I'm working on a talk for the upcoming FoundationDB Summit and I'd love to address some real-world questions or issues people have.

dividuum7y ago

One of my constant pain point with all distributed data stores is that it's really hard to find out how they behave if something breaks. Be it the network, local storage and so on. How do I find out what's wrong? Are there guides on how to fix a problem? What happens if I lost more nodes than required to automatically recover? How does backup and restore work? Any estimates on how long a restore will take? Are there failure modes that I should monitor for that might be non-obvious? This is mostly the operations side, but personally I would never use something I don't understand enough to have a good feeling of how the system works beneath the shiny surface.

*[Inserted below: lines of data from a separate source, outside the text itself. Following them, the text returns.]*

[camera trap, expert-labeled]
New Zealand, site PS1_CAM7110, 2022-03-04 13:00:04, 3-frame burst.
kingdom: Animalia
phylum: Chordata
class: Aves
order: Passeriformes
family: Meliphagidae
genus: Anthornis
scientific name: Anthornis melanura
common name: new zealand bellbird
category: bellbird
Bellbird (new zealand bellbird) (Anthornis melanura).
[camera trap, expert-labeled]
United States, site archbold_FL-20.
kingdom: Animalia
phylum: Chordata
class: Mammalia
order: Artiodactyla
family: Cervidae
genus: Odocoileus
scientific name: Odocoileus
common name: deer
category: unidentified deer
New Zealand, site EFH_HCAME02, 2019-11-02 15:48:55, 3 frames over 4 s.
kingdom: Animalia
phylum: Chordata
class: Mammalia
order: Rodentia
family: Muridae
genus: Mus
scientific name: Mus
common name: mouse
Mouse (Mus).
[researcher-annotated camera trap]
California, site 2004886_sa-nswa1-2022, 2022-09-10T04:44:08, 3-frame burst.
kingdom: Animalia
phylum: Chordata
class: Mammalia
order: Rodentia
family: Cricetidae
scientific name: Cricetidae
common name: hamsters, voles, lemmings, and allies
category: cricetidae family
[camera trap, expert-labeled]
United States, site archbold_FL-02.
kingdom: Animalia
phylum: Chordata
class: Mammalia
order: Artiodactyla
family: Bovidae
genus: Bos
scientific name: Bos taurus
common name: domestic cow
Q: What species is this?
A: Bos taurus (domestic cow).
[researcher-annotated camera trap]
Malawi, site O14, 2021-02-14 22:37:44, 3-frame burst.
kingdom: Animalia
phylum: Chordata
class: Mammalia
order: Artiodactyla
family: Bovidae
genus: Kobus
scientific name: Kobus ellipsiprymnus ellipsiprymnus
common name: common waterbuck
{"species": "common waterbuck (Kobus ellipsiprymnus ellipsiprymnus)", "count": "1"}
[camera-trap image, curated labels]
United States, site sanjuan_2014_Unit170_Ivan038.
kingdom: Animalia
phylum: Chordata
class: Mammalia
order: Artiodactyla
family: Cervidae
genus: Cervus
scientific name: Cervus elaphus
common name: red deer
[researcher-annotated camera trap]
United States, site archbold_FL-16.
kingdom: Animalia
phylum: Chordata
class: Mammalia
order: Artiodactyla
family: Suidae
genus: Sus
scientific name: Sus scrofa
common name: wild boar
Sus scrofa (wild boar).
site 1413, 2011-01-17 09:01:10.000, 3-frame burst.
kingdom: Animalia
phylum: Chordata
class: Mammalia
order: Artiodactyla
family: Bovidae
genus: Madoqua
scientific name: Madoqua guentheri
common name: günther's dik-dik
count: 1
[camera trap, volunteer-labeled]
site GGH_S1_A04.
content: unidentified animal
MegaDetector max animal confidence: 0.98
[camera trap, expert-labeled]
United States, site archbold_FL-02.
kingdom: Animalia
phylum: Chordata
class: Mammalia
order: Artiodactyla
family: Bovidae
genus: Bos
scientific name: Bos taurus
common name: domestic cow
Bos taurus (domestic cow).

And of course there's the application side: With SQL and EXPLAIN, I can usually see bottlenecks. I have a latent fear that performance with distributed systems suddenly tanks if some structure is suddenly split across nodes for example.

zzzcpan7y ago

Yeah, operations is something nobody talks about.

realreality7y ago

- transaction size and duration limitations. I can almost understand the limitation on large write transactions, but the same size limitation applies to read transactions. If you’re doing a large range read, you may not know whether your range will reach the 10MB limit, and thus raise an exception.

- the storage backends seem less impressive than the marketing leads you to believe. The default memory backend is obviously too limited to use in production, and the “ssd” backend turns out just to be built on top of the Btree code from SQLite. Besides that, the documentation warns against using the ssd backend on macOS. Isn’t that a bit strange, considering who owns foundationdb??

- while testing, I found that it was impossible to shrink a cluster. If you add a second storage node just to test that the distributed stuff works correctly, you can’t reduce it back to a single node without destroying the entire database and starting over. If it’s possible to run everything on one node, it should be possible to shrink a cluster back to a single node.

- the storage backends have a crazy amount of write amplification (something like 3x, according to the docs). The foundationdb folks should focus on improving the underlying storage, for instance by building on lmdb or RocksDB or something. For my toy app, I abstracted my data access to use either lmdb (for local testing) or foundationdb (for production), but I ultimately ended up just using lmdb because I didn’t want to deal with fdb’s limitations and operational unknowns.

- another weird fdb limitation: the best single threaded latency you’ll get is supposedly around 1ms for small reads. The docs suggest you can achieve much better performance by scaling the cluster and number of clients. That may be true, but some applications may want high single-threaded performance. (Something like lmdb can achieve tens of thousands of reads per second)

jared25017y ago

On shrinking a cluster: you'll want to use the fdbcli to "exclude" nodes. Should be pretty straight forward (search the docs for the word "exclude").

On write amplification: a factor of 3x is not actually that unusual. The default RocksDB size amplification is 2x, and I've seen performant LSM trees with about 3x write amplification.

On the single threaded bottleneck: this is an inherent issue you have when you put your database over a network connection. LMDB can do 10k/100k+ reads/sec on a single thread since it's just doing syscalls. As soon as you start to need to distribute your database across more than 1 machine you start to need to parallelize you work for high throughput.